By Ahmed Tolba
Egypt’s natural gas holding company EGAS has begun planning a series of meetings to be held with businessmen and members of industry to help identify appropriate ways to determine natural gas prices for high consumption factories, in particular those producing steel, iron and cement.
An official within EGAS clarified that these meetings came as part of an attempt to help reassure members of Egypt’s industrial community about the sound nature of new measures being used to determine natural gas prices. He added that the company: “Would soon agree to private sector’s demands to import more natural gas and sell it on the Egyptian market by 13 January, as part of a set of conditions for a new round of bidding stipulated by EGAS late last year.
The source further went on to say that the finalisation of all private sector demands and eventual awarding of contracts would be concluded within the next month, in concurrence with the establishment of the country’s first national agency tasked with selling, distributing and setting prices for natural gas in Egypt.
The distribution of all imported natural gas is set to begin next May, at an expected rate of anywhere between 1,500 and 2,000 cubic feet per day.
The official added that these meetings would also seek to address confusion regarding contracts already signed between factory owners and EGAS. Many of these contracts stipulate that high consumption factories are set to receive natural gas at $4 per million BTU, a price far lower than both the world average and expected price of newly imported gas. He emphasised the need to quickly reach a solution in order to prevent the existence of more than one market price for natural gas.
The source said: “Any agreement would require a gradual increase in the price of natural gas for contracts made between EGAS and Egyptian factories, in order to match current import price levels. These prices would serve as the standard for Egypt’s new national agency tasked with selling and distributing natural gas.
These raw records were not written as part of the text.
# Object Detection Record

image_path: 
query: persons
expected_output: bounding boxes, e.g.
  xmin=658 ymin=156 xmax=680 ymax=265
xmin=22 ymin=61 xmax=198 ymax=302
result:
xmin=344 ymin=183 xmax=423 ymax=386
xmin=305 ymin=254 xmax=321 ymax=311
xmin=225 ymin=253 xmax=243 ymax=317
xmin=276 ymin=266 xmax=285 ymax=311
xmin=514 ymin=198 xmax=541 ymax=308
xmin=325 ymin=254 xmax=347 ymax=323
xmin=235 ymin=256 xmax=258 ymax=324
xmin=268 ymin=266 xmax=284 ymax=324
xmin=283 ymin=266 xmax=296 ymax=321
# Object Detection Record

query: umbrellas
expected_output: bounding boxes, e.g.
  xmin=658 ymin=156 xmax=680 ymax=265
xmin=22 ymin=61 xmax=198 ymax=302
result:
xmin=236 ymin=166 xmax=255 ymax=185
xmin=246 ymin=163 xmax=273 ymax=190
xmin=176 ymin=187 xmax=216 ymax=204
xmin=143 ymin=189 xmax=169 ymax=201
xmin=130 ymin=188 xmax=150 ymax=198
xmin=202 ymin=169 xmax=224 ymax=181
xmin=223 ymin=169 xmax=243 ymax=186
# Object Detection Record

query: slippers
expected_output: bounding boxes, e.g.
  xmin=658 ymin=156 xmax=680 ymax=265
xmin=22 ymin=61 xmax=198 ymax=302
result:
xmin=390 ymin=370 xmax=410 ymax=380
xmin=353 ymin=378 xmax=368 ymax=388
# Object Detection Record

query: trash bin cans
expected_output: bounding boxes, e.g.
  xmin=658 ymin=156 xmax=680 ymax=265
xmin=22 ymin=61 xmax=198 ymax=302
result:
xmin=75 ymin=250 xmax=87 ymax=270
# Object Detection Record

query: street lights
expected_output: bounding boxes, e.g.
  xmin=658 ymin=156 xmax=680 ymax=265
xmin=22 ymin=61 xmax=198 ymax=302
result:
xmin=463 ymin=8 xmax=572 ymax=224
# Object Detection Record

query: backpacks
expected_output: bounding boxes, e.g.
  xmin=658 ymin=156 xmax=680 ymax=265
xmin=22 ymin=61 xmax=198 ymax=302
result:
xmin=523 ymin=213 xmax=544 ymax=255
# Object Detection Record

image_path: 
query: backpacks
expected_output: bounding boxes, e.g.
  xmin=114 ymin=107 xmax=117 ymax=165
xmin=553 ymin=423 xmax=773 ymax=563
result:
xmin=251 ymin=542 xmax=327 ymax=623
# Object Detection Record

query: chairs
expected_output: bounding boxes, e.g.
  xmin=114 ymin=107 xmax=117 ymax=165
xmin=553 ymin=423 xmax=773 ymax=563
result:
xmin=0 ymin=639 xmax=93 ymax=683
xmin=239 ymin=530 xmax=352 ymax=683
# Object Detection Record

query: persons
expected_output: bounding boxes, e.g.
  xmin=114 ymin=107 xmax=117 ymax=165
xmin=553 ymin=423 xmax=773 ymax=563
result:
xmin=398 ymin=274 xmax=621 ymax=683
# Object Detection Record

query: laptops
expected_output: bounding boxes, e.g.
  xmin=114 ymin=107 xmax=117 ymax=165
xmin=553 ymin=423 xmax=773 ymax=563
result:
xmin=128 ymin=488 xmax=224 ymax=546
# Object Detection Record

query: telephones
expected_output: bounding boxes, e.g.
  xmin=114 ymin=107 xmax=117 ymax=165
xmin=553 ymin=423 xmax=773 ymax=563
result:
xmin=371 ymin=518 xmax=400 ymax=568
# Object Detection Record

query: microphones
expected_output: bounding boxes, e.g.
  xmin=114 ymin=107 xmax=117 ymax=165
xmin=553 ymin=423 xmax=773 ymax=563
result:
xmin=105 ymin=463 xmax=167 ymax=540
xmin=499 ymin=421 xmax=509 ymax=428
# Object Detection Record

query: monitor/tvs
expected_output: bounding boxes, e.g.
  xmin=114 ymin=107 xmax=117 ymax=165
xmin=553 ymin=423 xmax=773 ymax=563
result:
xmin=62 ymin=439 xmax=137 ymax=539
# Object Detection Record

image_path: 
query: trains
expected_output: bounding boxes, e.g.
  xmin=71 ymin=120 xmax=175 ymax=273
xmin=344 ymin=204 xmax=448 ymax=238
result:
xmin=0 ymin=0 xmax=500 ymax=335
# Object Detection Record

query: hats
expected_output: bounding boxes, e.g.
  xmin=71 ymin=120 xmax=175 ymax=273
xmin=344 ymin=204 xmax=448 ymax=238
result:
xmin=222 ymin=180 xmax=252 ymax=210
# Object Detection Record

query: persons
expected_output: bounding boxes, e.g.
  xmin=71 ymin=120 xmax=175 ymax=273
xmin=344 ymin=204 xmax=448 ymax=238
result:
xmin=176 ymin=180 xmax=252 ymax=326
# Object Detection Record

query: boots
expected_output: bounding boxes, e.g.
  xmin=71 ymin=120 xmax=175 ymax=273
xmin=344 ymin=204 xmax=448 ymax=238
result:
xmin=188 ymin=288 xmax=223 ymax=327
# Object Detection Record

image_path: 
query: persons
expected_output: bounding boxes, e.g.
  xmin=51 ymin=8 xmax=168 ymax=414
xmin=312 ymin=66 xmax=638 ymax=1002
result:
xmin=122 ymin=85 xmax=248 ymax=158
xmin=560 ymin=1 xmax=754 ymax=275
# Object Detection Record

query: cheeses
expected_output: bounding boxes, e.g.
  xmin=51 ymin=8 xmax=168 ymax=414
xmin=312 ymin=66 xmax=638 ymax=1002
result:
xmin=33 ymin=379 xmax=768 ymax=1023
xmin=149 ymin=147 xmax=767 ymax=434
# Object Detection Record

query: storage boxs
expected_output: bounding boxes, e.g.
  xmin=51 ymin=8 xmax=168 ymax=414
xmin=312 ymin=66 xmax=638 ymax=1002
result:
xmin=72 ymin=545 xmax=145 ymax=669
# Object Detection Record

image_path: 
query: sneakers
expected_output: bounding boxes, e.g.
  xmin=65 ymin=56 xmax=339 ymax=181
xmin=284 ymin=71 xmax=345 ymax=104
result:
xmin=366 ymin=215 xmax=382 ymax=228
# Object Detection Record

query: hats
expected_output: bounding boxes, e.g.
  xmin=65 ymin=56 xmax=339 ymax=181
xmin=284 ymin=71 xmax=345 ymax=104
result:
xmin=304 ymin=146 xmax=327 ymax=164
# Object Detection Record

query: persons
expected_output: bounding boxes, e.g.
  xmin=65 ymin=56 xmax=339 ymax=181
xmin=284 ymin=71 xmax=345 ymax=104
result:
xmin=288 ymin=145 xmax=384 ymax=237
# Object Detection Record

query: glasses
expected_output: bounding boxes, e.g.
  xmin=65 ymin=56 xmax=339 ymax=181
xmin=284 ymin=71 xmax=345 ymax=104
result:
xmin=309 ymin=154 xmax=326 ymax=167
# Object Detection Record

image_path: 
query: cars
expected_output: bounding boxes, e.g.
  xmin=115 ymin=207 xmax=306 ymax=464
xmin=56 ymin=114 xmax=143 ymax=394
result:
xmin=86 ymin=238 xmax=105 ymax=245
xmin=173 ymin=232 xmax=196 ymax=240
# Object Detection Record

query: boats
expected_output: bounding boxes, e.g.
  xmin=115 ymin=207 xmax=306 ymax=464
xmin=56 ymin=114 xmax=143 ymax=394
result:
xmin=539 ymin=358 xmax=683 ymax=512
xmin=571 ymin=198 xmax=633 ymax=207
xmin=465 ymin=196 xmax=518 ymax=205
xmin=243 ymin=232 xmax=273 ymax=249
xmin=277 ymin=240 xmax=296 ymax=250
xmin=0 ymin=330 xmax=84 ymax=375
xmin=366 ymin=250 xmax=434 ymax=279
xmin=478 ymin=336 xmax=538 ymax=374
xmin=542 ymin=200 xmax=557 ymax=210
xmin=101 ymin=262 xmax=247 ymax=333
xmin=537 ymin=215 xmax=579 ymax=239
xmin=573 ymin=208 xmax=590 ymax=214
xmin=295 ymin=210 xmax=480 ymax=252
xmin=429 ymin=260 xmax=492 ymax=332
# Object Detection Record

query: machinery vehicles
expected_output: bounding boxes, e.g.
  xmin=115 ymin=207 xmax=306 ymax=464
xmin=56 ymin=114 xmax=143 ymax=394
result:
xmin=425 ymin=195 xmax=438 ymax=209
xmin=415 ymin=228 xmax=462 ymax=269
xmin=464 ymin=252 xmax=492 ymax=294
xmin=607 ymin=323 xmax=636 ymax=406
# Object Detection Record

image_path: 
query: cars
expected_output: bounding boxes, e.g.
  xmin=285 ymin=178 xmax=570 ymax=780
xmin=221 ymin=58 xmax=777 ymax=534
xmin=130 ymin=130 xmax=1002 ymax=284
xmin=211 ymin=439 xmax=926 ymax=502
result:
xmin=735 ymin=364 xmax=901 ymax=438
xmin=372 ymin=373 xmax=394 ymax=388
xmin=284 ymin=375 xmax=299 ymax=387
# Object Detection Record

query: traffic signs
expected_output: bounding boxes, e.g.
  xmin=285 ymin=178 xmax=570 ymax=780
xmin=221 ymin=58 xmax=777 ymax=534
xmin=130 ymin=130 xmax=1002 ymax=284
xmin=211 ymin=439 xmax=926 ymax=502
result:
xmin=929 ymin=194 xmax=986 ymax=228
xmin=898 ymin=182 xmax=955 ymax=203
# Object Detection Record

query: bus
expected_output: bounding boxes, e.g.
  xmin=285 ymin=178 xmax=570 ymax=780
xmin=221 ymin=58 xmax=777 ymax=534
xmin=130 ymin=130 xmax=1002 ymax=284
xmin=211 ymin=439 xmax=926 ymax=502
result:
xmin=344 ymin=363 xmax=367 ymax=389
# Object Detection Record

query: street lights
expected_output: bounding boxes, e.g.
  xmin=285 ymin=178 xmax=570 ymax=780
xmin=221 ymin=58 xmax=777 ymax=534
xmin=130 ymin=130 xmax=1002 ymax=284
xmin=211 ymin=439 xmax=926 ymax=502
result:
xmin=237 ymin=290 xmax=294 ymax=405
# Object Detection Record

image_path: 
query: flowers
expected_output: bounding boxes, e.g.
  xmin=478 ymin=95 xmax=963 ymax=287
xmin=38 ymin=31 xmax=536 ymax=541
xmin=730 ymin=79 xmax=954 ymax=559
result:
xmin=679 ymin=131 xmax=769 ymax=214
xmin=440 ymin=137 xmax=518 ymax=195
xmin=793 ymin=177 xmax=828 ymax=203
Gas prices for steel, iron and cement factories are expected to rise to $6 per million BTU, and are to be implemented with the onset of the distribution of newly imported natural gas. The fluctuation of gas prices for other factories is set to begin during the period in which new rates are determined during meetings between factory owners and EGAS. State owned electrical stations, in addition to natural gas allotted for use in cars and homes, will be exempt from future price increases as they come in concurrence with government plans to restructure its subsidies programme. The restructuring of the programme seeks to better direct subsidies only to those industries that truly need them.